Jamais l'Algérie indépendante n'aura autant que ces dernières années été confrontée à des périls aussi nombreux que menaçants pour son unité nationale, l'intégrité de son territoire et la stabilité de son Etat.

Des périls qui lui viennent de situations créées à ses frontières par les bouleversements et conflits qui ont miné les pays qui sont ses voisins et dont elle à craindre l'extension à son propre territoire. Mais aussi de l'intérieur et dont les causes s'expliquent par l'immense gâchis résultant de cinquante années de gouvernance ayant provoqué des frustrations qui ont rendu les citoyens perméables aux appels les plus pernicieux qui soient. A ces périls s'ajoute celui de l'ingérence étrangère dont l'évocation ne doit pas être balayée au prétexte qu'elle relèverait de « la théorie du complot ».

Face à cette conjonction des périls, la seule défense pour le pays aurait consisté dans le rassemblement de la nation autour de son Etat et des institutions de la République qui sont censés être les garants de l'indépendance nationale, de l'unité du peuple et de l'intégrité territoriale. Or l'Algérie y est confrontée à un moment où le divorce est pratiquement consommé entre la nation et l'Etat et les institutions de la République.

Ce n'est pas uniquement par des visites de travail et d'inspection aussi percutantes qu'elles soient en terme d'engagements et de promesses à remédier au bilan des cinquante années de gâchis que l'on peut espérer renouer la confiance perdue qui a conduit au fossé qui s'est creusé entre l'Algérie officielle et le peuple.

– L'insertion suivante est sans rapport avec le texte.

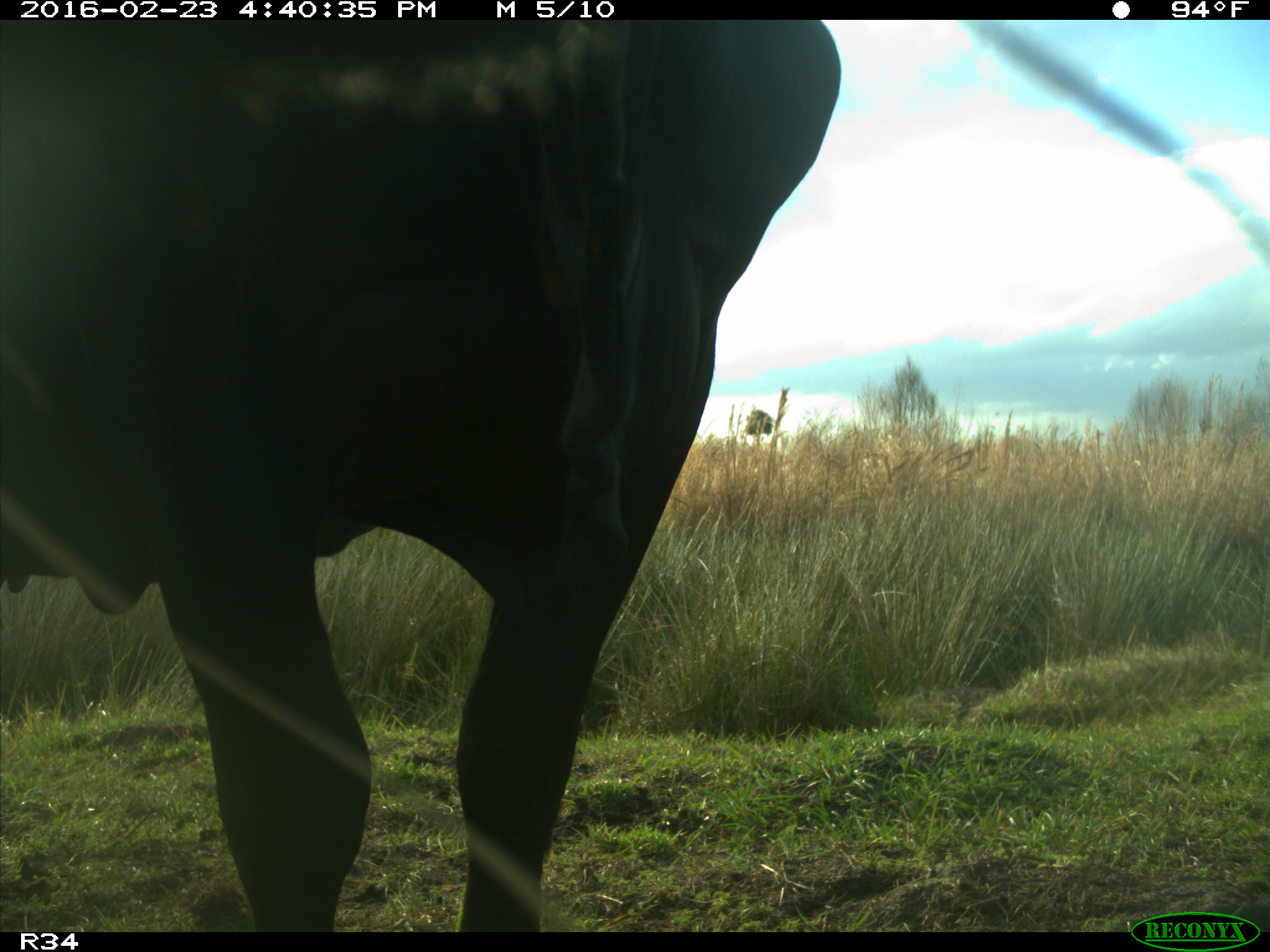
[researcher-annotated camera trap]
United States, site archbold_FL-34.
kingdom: Animalia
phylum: Chordata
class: Mammalia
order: Artiodactyla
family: Bovidae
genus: Bos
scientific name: Bos taurus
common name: domestic cow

La vérité est que le système politique algérien instauré au lendemain de l'indépendance est devenu totalement obsolète et incapable de comprendre les aspirations au changement qu'exprime la société algérienne. Ce qu'il démontre par sa persistance à se considérer comme seul à savoir ce qui est bien pour le pays et à faire le « bonheur malgré eux » des citoyens. Il a pris ce faisant le risque qu'à un moment ou à un autre l'Algérie soit happée dans la tourmente qui dans les pays voisins a conduit à l'effondrement de leurs Etats et à la désagrégation de leurs solidarités nationales sur lesquelles reposaient leurs nations respectives. Ce système en fin de parcours est par son entêtement dans l'autisme et le refus de céder la place en train de liquider l'héritage novembriste et de préparer le terrain à ceux qui nationaux ou étrangers nourrissent le dessein de forcer l'Algérie à renoncer aux idéaux et principes pour lesquels se sont sacrifiés tant de fils de son peuple. Il mène le pays droit à cette terrible perspective par le mépris qu'il affiche à l'égard des sonnettes d'alarme qui résonnent de tous les milieux de la société algérienne qui ont pris la mesure des dangers qui guettent la nation.

La façon dont ce système est en train de préparer la succession au sommet de l'Etat, confirme qu'il est déterminé à assurer sa survie et la sienne seulement. Autant dire qu'il va hâter dans ces conditions l'entrée du pays dans la tourmente dont nul ne peut prédire sur quoi elle débouchera sinon que l'Algérie va devenir inévitablement un terrain où se confronteront et s'affronteront toutes les visées et convoitises qui s'expriment déjà ouvertement et n'attendent que le jaillissement de l'étincelle pour prendre corps dans le pays et le transformer en champ de lutte. Même la maladie du chef de l'Etat et l'indisponibilité à assumer ses fonctions à laquelle elle le contraint sont utilisées en tant que mobiles pour précipiter la funeste réalisation de ce scénario.